The trapezoidal approximation will be the average of the left- and right-endpoint approximations.

Let's consider a simple example of estimating the value of a general definite integral,

$\displaystyle\int_a^bf(x)\,\mathrm dx$

Split up the interval $[a,b]$ into $n$ equal subintervals,

$[x_0,x_1]\cup[x_1,x_2]\cup\cdots\cup[x_{n-2},x_{n-1}]\cup[x_{n-1},x_n]$

where $a=x_0$ and $b=x_n$ . Each subinterval has measure (width) $\dfrac{a-b}n$ .

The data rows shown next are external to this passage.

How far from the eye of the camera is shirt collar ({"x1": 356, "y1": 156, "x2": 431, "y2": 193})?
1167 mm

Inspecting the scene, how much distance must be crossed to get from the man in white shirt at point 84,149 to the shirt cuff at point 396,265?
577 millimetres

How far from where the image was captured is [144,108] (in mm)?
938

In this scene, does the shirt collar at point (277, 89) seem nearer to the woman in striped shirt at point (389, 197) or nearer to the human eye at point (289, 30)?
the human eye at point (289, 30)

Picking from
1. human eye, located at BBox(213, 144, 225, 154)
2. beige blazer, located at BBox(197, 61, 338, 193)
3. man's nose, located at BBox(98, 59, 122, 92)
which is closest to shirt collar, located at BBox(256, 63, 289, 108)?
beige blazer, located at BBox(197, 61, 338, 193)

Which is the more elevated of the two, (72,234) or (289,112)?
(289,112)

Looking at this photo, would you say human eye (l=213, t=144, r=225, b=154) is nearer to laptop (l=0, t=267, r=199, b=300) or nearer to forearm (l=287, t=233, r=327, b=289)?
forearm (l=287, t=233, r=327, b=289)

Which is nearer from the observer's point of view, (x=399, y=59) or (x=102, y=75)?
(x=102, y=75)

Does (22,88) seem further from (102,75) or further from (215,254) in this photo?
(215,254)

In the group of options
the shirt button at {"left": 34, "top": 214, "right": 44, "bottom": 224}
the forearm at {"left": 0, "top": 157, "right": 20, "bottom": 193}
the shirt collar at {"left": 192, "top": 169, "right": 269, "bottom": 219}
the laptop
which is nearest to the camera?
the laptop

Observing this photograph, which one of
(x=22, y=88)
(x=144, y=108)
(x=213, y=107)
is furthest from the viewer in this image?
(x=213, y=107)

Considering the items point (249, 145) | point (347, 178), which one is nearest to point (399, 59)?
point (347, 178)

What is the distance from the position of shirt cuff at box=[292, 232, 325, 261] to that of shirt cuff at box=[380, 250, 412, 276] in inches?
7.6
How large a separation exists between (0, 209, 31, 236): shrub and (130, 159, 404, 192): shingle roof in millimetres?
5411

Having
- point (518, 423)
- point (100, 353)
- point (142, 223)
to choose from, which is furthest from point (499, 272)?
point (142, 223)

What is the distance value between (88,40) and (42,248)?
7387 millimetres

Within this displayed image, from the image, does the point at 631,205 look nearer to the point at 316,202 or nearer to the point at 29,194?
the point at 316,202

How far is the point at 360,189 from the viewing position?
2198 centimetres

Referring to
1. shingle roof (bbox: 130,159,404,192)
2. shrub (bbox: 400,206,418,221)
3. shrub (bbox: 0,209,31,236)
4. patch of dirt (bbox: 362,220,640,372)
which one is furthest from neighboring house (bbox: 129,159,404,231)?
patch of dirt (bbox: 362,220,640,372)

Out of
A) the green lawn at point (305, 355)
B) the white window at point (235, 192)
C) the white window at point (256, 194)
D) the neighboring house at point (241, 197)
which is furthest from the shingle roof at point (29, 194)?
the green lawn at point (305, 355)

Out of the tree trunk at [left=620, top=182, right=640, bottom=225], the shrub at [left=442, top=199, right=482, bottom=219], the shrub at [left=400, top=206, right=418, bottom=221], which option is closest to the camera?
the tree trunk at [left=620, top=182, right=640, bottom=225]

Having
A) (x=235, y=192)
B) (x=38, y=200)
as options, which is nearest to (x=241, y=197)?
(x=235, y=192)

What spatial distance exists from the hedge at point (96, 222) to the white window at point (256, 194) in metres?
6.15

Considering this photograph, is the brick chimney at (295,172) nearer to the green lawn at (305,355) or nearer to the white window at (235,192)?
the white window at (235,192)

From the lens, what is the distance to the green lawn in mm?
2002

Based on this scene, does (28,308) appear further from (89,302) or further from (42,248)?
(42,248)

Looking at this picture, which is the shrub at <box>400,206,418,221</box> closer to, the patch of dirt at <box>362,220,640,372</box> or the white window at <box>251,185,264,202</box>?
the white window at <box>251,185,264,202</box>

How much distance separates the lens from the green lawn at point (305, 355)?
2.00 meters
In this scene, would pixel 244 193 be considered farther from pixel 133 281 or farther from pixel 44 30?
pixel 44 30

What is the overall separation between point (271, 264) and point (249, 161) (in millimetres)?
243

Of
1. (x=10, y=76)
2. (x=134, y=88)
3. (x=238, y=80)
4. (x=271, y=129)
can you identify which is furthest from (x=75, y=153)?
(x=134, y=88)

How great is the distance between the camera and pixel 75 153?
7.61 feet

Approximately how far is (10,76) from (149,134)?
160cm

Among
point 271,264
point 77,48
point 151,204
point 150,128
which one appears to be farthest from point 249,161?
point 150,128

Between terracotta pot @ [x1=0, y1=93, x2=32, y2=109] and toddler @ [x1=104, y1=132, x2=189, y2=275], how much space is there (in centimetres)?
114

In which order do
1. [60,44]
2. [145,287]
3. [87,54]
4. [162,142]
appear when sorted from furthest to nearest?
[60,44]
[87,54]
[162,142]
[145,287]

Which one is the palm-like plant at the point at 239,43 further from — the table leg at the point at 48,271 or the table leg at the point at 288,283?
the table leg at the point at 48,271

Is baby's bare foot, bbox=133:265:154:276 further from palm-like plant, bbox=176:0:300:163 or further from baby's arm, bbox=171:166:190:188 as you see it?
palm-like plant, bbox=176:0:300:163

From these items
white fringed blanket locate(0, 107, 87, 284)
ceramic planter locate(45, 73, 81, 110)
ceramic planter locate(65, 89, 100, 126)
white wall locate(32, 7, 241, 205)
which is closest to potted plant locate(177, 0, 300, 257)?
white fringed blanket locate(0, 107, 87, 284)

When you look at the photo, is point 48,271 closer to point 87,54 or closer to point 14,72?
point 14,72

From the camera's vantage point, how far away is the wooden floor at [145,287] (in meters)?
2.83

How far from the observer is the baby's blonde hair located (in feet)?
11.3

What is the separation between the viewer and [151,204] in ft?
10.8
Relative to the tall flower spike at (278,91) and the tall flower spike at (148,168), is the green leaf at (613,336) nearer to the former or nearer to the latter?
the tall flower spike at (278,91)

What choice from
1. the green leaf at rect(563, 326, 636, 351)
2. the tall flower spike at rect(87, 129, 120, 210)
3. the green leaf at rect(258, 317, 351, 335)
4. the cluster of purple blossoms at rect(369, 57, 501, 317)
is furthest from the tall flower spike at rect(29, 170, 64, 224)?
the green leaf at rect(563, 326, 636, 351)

Now denote the left- and right-endpoint approximations by $L$ and $R$ , respectively. The left-endpoint approximation consists of rectangles whose heights are determined by the left-endpoints of each subinterval. These are $\{x_0,x_1,\cdots,x_{n-1}\}$ . Meanwhile, the right-endpoint approximation involves rectangles with heights determined by the right endpoints, $\{x_1,x_2,\cdots,x_n\}$ .

So, you have

$L=\dfrac{b-a}n\left(f(x_0)+f(x_1)+\cdots+f(x_{n-2})+f(x_{n-1})\right)$
$R=\dfrac{b-a}n\left(f(x_1)+f(x_2)+\cdots+f(x_{n-1})+f(x_n)\right)$

Now let $T$ denote the trapezoidal approximation. The area of each trapezoidal subdivision is given by the product of each subinterval's width and the average of the heights given by the endpoints of each subinterval. That is,

$T=\dfrac{b-a}n\left(\dfrac{f(x_0)+f(x_1)}2+\dfrac{f(x_1)+f(x_2)}2+\cdots+\dfrac{f(x_{n-2})+f(x_{n-1})}2+\dfrac{f(x_{n-1})+f(x_n)}2\right)$

Factoring out $\dfrac12$ and regrouping the terms, you have

$T=\dfrac{b-a}{2n}\left((f(x_0)+f(x_1)+\cdots+f(x_{n-2})+f(x_{n-1}))+(f(x_1)+f(x_2)+\cdots+f(x_{n-1})+f(x_n))\right)$

which is equivalent to

$T=\dfrac12\left(L+R)$

and is the average of $L$ and $R$ .

So the trapezoidal approximation for your problem should be $\dfrac{14+21}2=\dfrac{35}2=17.5\text{ in}^2$